En fondant en 1995 un réseau de recherche sur la didactique professionnelle, une des sources était la didactique de disciplines, et les difficultés rencontrées par les disciplines techniques pour se constituer comme didactique des savoirs… Reprenant un texte de l'époque, Pierre Rabardel précise le contexte initial de recherche :ddp « Une grande partie des savoirs professionnels sont non-explicites, et n’ont pas besoin de l’être pour leur mise en œuvre efficace. De ce fait, leur explication est problématique, et dans certains cas peut même s’avérer impossible. Leur transmission nécessite de penser des relations didactiques, dans des perspectives nouvelles. Ces caractéristiques ont conduit notamment à penser les savoirs professionnels en terme de compétences, qui d’une part ne se confondent pas avec ces derniers, et d’autre part permettent de mettre des situations de travail et des activités qui y sont développées au cœur des relations didactiques ». La didactique professionnelle a dû renverser cette centration sur les savoirs, la faire passer au second plan, pour se situer dans une autre perspective épistémologique. En situation de travail, le sujet doit agir, utiliser des ressources, des instruments, des valeurs, qu'il utilise pour transformer les situations, et au-delà le milieu de travail.
Savoirs et action, surbordination réciproque...
Au plan épistémologique, cela revient à considérer les rapports entre savoir et action du point de vue de leur subordination réciproque. Dans le champ scientifique, celui des didactiques disciplinaires, l'objectif de l'activité est la production de connaissances. L’action est subordonnée à cet objectif, à son service.
"Dans le champ professionnel, explique Rabardel, c’est en général l’inverse : ce qui est premier, c’est l’action efficace, avec la multiplicité des critères et des normes de validité et de valeurs de l’action. Ce qui est premier, c’est le faire, c'est la réalisation. La connaissance n’est là que comme ressource mobilisable, souvent mobilisée, mais en étant subordonnée à l’agir. C’est valable dans le champ technique, mais au-delà dans le champ professionnel."
À partir de ces positionnements initiaux de la didactique professionnelle, la question du "sujet capable" a donc émergé. 
Une pluralité de sujets ?Le sujet pragmatique, capable, s’appuie sur le sujet espistémique, celui qui a des connaissances.
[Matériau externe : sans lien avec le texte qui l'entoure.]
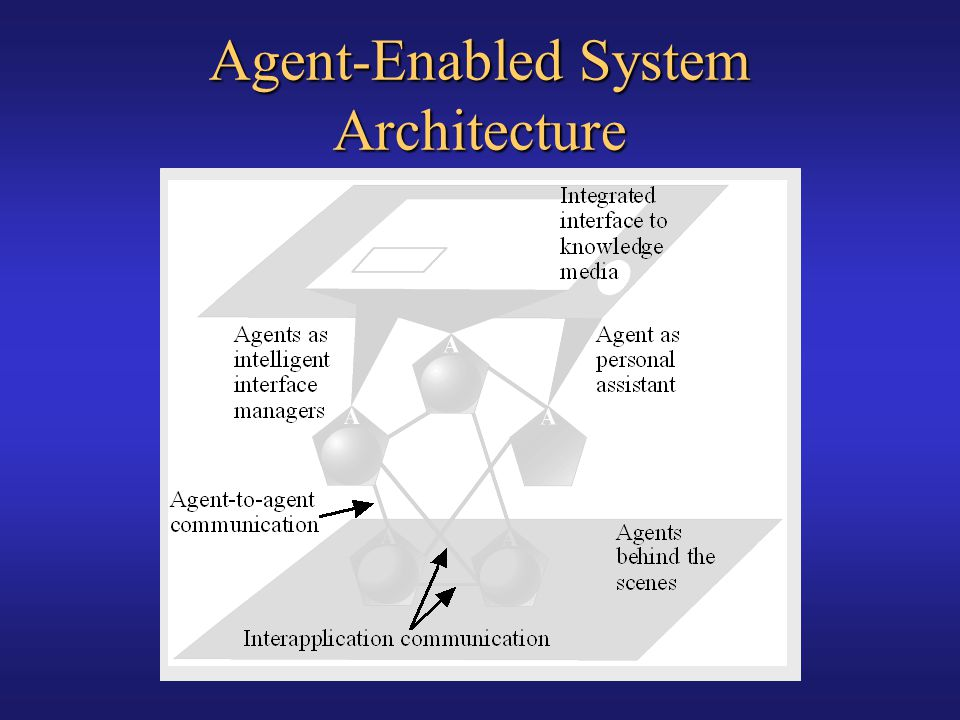 Agent-Enabled System Architecture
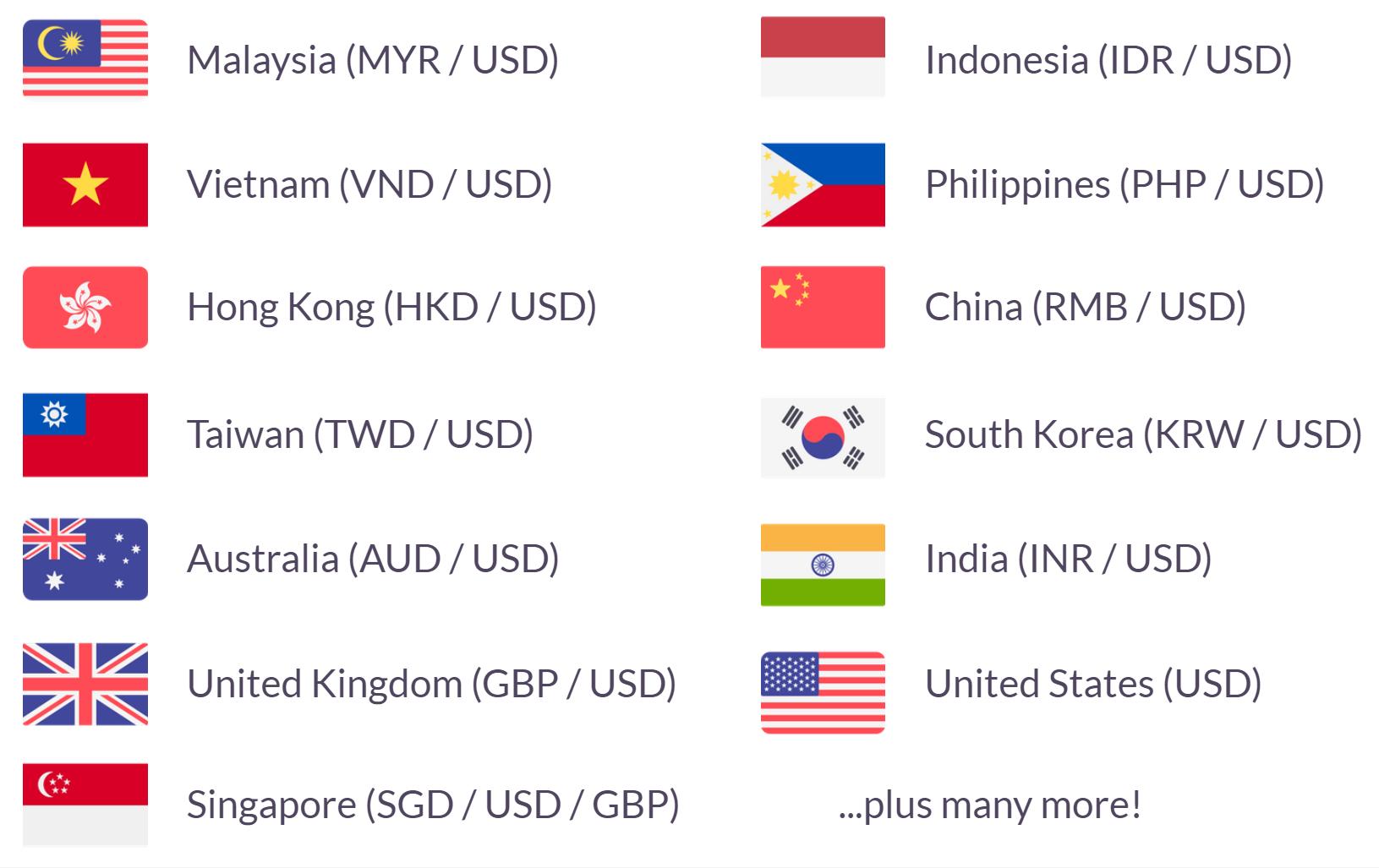 cross border countries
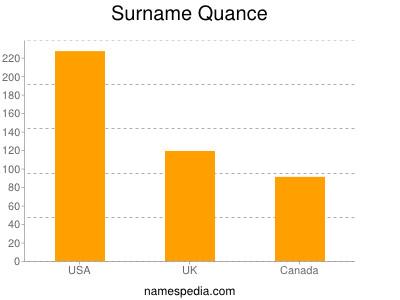 Surname Quance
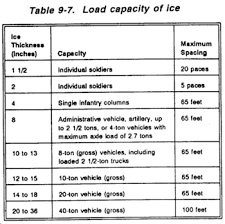 Ice Road Thickness Chart Fm 5 430 00 1 Chptr 9 Road Design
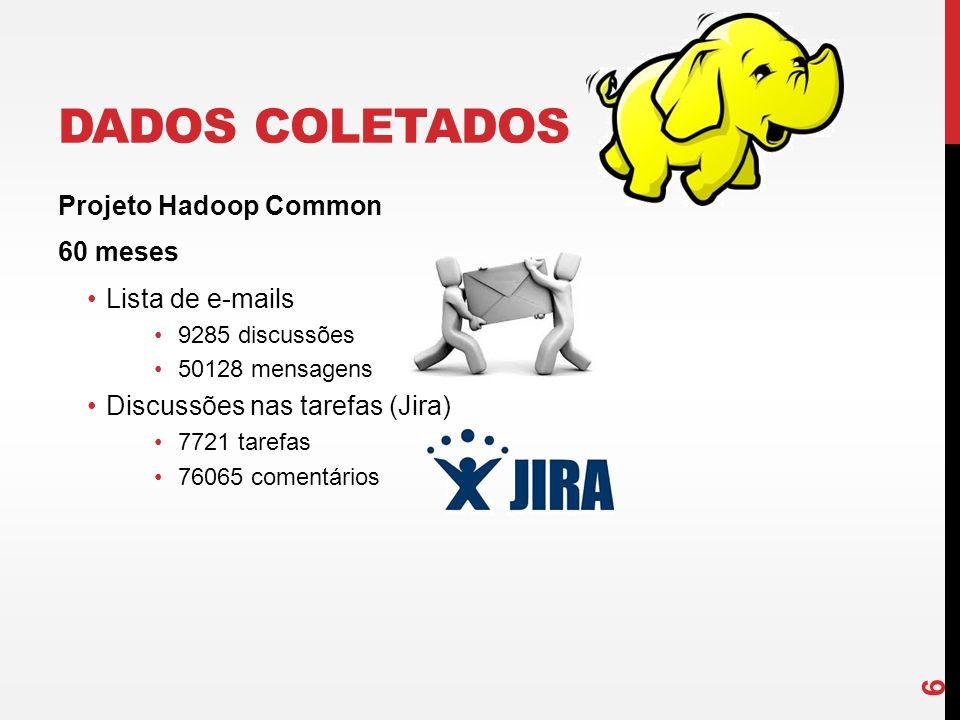 Dados Coletados Projeto Hadoop Common 60 meses Lista de e-mails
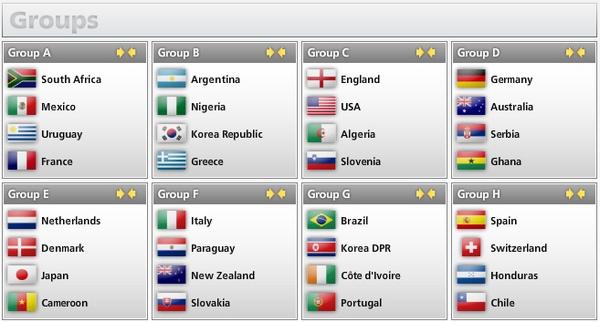 2010世界杯分組.jpg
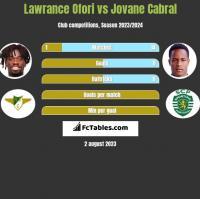 Lawrance Ofori vs Jovane Cabral h2h player stats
Il ne s’y oppose pas, mais se place du côté du « je peux », dans les deux sens du terme : j’en ai la capacité, et j’en ai la puissance : « Dans les circonstances d’aujourd’hui, je peux agir ». Le sujet capable n’est pas un sujet ignorant. Son « je peux » renvoie à l’orientation de son activité, qui vise à intervenir dans le monde, au sens large du terme. Bien entendu, toute personne est intrinsèquement et simultanément sujet connaissant et sujet capable. Mais aussi bien d’autres sujets : sujet de chair, sujet de droit, sujet social… 
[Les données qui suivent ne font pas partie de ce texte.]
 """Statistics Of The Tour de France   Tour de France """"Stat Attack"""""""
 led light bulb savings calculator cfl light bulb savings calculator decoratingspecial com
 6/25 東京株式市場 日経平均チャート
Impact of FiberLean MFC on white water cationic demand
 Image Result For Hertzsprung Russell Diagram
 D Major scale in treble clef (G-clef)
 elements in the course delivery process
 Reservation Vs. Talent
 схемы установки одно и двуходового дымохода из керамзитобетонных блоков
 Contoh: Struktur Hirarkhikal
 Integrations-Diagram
"Bref, tout sujet est une personne, non divisible, engagée dans des activités et des systèmes d’activités, inscrite dans des cultures et des rapports sociaux de vie et de travail, c’est-à-dire dans des mondes humains. Toute personne est au quotidien un sujet intentionnel, motivé, finalisé, dont les actions et les activités prétendent à des normes qui l’encadrent, mais qu’il doit également singulariser, avec des motifs qui le poussent et des buts qui le tirent."

Motifs et buts dans l'activitéLes motifs et les buts expriment et réalisent l’orientation générale de la personnalité du sujet, et même de son identité.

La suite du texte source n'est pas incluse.